A greedy quantifier tries to match an element as many times as possible.
贪婪的量词尝试尽可能多地匹配元素。
A non-greedy (or lazy) version.
非贪婪(或懒惰)版本。
A non-greedy quantifier tries to match an element as few times as possible. You can turn a greedy quantifier into a lazy quantifier by simply adding a ?.
非贪婪量词尝试尽可能少地匹配元素。你只需添加一个?就可以将贪婪的量词变成一个懒惰的量词。
#1
2
The problem is that your regex acts in a greedy way and if you change it to the following it will work:
问题是你的正则表达式是以贪婪的方式行事,如果你把它改成以下它会起作用:
@"\'([^)]*?)\'"
#2
1
By default regular expression follow the "leftmost longest rule": the match the leftmost, longest substring possible.

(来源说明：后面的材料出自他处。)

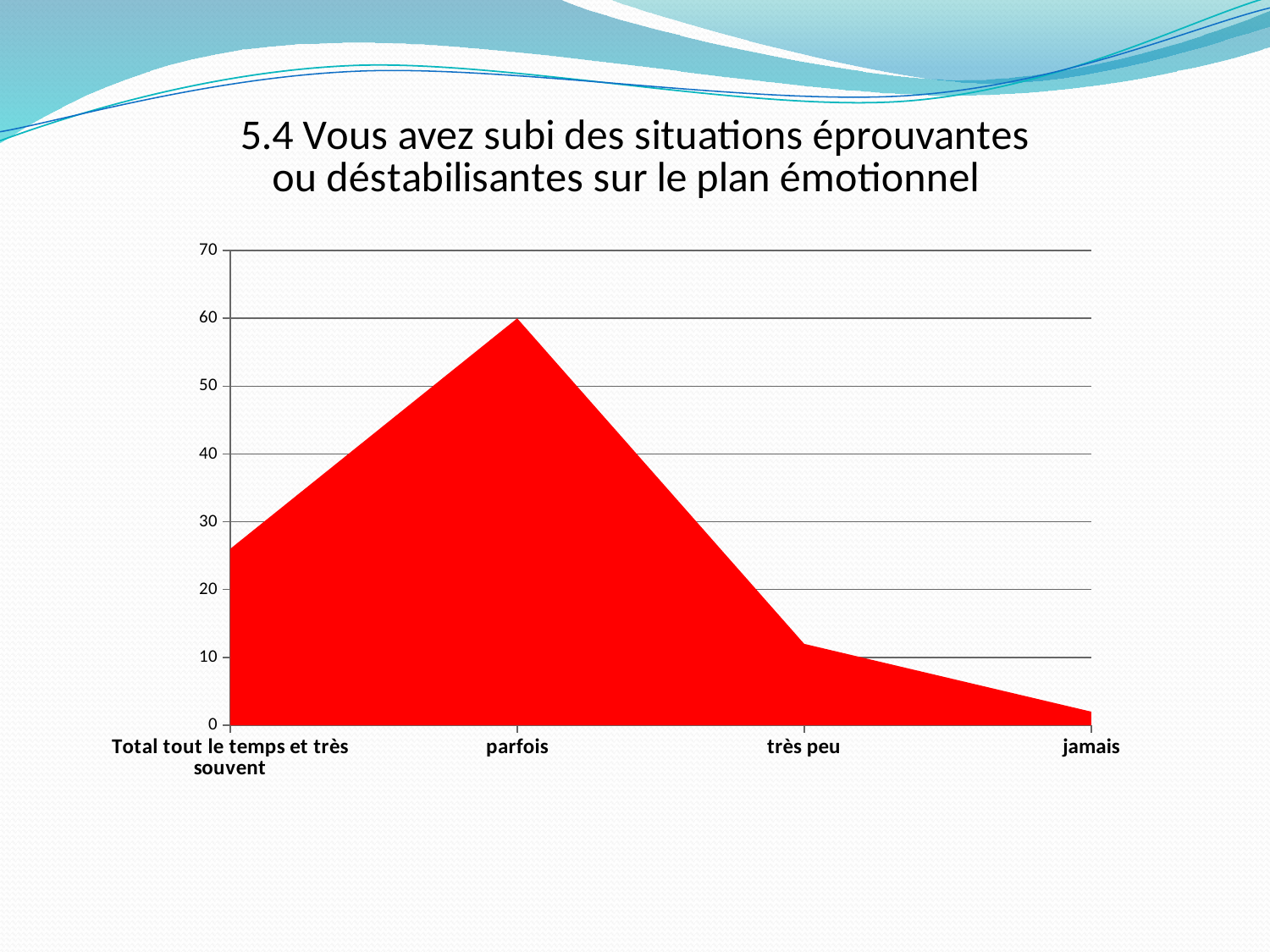
Which category has the lowest value in the chart? jamais Is the value for 'très peu' greater or less than 20? less Is the value for 'Total tout le temps et très souvent' greater or less than 20? greater Is the value for 'jamais' greater or less than 10? less What is the title of the slide containing the chart? 5.4 Vous avez subi des situations éprouvantes ou déstabilisantes sur le plan émotionnel Do the values rise or fall along the x axis from 'parfois' to 'jamais'? fall How many categories are shown on the x axis of the chart? 4 What kind of chart is shown on the slide? area chart Which category has the highest value in the chart? parfois Which has the larger value, 'Total tout le temps et très souvent' or 'très peu'? Total tout le temps et très souvent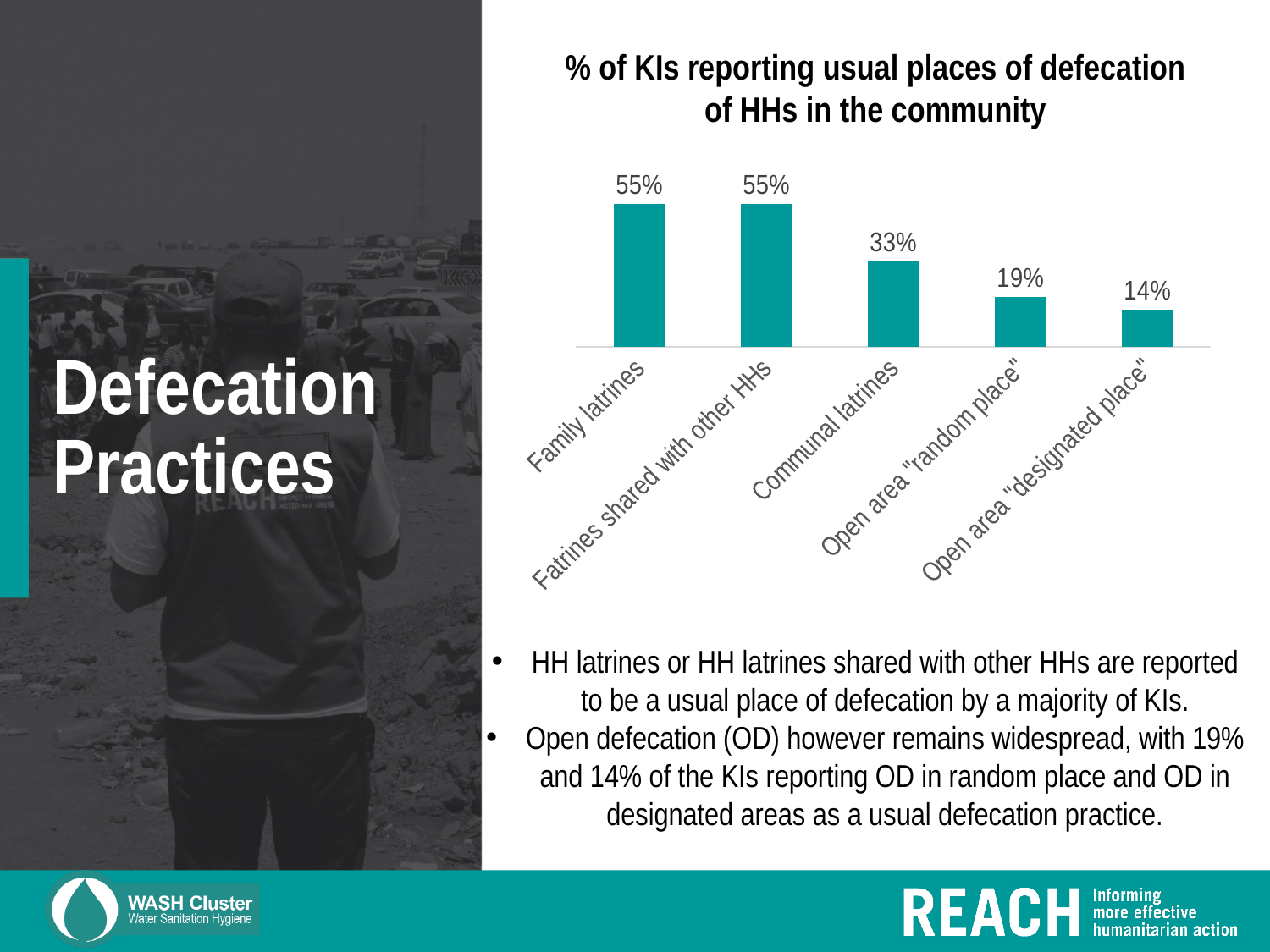
Which is larger, the value for communal latrines or the value for open area "random place"? Communal latrines What is the value for open area "designated place"? 14% Do the values rise or fall from left to right across the categories? Fall What is the difference between the values for family latrines and open area "designated place"? 41% How many categories are shown in the chart? 5 What is the difference between the values for communal latrines and open area "random place"? 14% What percentage of KIs reported open area "random place"? 19% What kind of chart is shown on the slide? Bar chart What is the value for communal latrines? 33% What is the title of the chart? % of KIs reporting usual places of defecation of HHs in the community Which category has the lowest value? Open area "designated place" What percentage of KIs reported family latrines as a usual place of defecation? 55%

默认情况下,正则表达式遵循“最左边最长的规则”:匹配最左边,最长的子字符串。
I'd be inclined to make the regular expression more specific about what it should match, thus:
我倾向于使正则表达式更具体地说明它应该匹配的内容,因此:
'(([^']|(''))*)'
That should match:
这应该匹配:
- The lead-in single-quote character, followed by
- 引号单引号字符,后跟
- zero or more instances of
- a single character other than a single-quote character, or
- 单引号字符以外的单个字符,或
- an "escaped" single-quote character: two consecutive single-quote characters,
- 一个“转义”的单引号字符:两个连续的单引号字符,
- 除单引号字符之外的单个字符的零个或多个实例,或“转义”单引号字符:两个连续的单引号字符,
- followed by the lead-out single-quote character.
- 然后是引出单引号字符。
$0 then gives you the entire match, and $1 the contents of the matched quoted value, exclusive of the lead-in/lead-out quotes.
$ 0然后给你整个匹配,$ 1匹配的报价值的内容,不包括引入/引出报价。
#3
0
http://msdn.microsoft.com/en-us/library/3206d374.aspx#Greedy
http://msdn.microsoft.com/en-us/library/3206d374.aspx#Greedy
Greedy and Lazy Quantifiers
A number of the quantifiers have two versions:
许多量词有两个版本:
A greedy version.
一个贪婪的版本。
A greedy quantifier tries to match an element as many times as possible.
贪婪的量词尝试尽可能多地匹配元素。
A non-greedy (or lazy) version.
非贪婪(或懒惰)版本。
A non-greedy quantifier tries to match an element as few times as possible. You can turn a greedy quantifier into a lazy quantifier by simply adding a ?.
非贪婪量词尝试尽可能少地匹配元素。你只需添加一个?就可以将贪婪的量词变成一个懒惰的量词。